PROBLEM STATEMENT: Your answer must be the full listing, reproduced exactly.

[[ INPUT MATERIAL, beginning ]]

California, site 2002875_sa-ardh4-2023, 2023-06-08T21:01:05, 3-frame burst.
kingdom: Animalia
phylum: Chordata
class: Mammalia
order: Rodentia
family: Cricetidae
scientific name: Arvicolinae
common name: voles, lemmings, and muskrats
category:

[[ INPUT MATERIAL, end ]]

EXERCISE RESPONSE:
California, site 2002875_sa-ardh4-2023, 2023-06-08T21:01:05, 3-frame burst.
kingdom: Animalia
phylum: Chordata
class: Mammalia
order: Rodentia
family: Cricetidae
scientific name: Arvicolinae
common name: voles, lemmings, and muskrats
category:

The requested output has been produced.